Companies like UBER, LYFT, and DASH all are focused on a different sector, but similarly a newer and innovative platform to serve customers. LYFT was decimated after its earnings report and UBER was down in sympathy. While I think UBER is clearly the better choice versus LYFT, it isn't looking like any of these companies will be competing from a Cash Flow perspective anytime soon, if ever. TNCs are at risk of the robotaxis model from Tesla, Inc. (TSLA) who already is positioning itself with traditional rental car companies as well. DASH has been linked to deal rumors, notably with Instacart and recently with LYFT. These markets are much more competitive as Cash Margins are weaker.


All this potential and execution by ABNB in my book justifies a premium above all of these peers. The key question is by how much.


Where Do We Go From Here


BKNG in my opinion is the closest peer to compare ABNB when it comes to future Revenue growth and Cash Flow performance, and BKNG is currently trading 8 times EV/Sales and 30 times OCF/Share. ABNB Currently is trading 14 times EV/Sales and 36 times OCF/Share. Over the mid-term, I do believe that BKNG will see these multiples contract as Revenue's continue to improve towards 6 times EV/Sales and 20 times OCF/Share.

As we look to the future, ABNB is poised to sustain its lead over HLT and potentially even eclipse EXPE who operates Vrbo (let's Vrbo bro!), while gaining substantial ground against BKNG and MAR. I believe that the premium above BNKG will be merited. However, is an EV/Sales multiple near 15 and an OCF/Share multiple near 40 merited today versus the mid-term future? Conservatively I don't think so, and thus my desire to see the SP drop further so I can lower my cost basis.

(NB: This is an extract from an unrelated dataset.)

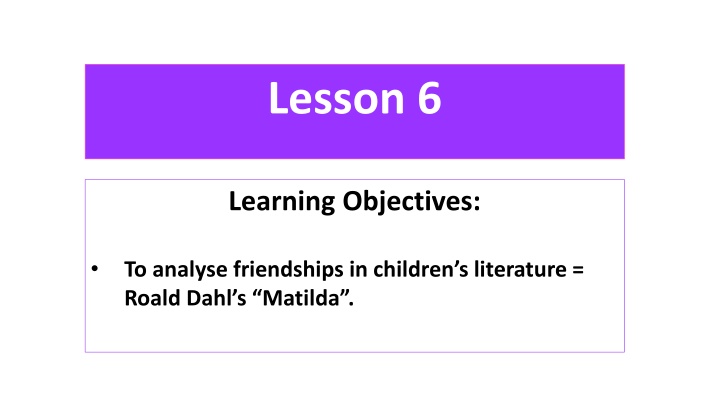 Lesson 6

Learning Objectives:

• To analyse friendships in children’s literature = Roald Dahl’s “Matilda”.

Over the mid-term, I feel it is much more reasonable for ABNB to trade up to 10 times EV/Sales and 30 times OCF/Share, again, as long as they execute and outperform their peers. My opinion is that ABNB's Revenue performance has been much more robust versus their peers coming out of the pandemic and the market has not been able to let go of this factor, inflating the current SP. The market currently has a lot of irrational valuation in it with some growth companies still sporting 20-40 times EV/Sales metrics, well beyond reason more so than ABNB.

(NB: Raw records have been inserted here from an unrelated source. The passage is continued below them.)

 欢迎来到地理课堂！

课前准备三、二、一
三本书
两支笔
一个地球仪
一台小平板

Some investors may be concerned with the competitive market as to whether ABNB can continue to outgrow its peers. From my experience, there are many legacy companies that cannot compete to deter ABNB's growth whether hotels, or even companies like BKNG and EXPE that now fall into the legacy category as their older OTA business models are competing with their newer focus areas versus ABNB's laser-focus. This is a reoccurring theme across many areas, Opendoor Technologies, Inc. (OPEN) versus Zillow Group (ZG) being a very recent example of how a former innovator, may still be incapable of executing with respect to the next generational innovation opportunity. Big Tech has tried to become a one-stop shop in many ways, this simply isn't going to work much longer, similar to how globalism is falling apart.


The regulatory environment is another risk, but I see policy mirroring the consumer out of necessity. While today's policy leaders are detached from the future generations that will drive consumption, time is running out far too quickly for them to substantially restrict demand and momentum. This is not only true for ABNB, but also Crypto is another great example of this, as is the TNC shift. Ultimately, this is all indicative of a major shift away from traditional environments, that ironically are not meant to substantially change physical environments or even consider eliminating them. It's more about optimizing and reorienting time away from the controls of government, employers and utilitarian needs, to increase the efficiency of time spent with families and communities that is much more valuable.


ABNB has a very exciting opportunity on the horizon, but the company still needs to see some contraction in its valuation to improve the risk/reward profile. It will come, as the market continues to wrestle with all of these changes. What's clear to me since the pandemic started and today, is that the market has been egregiously wrong for a while now and it likely will continue to be over the short-term.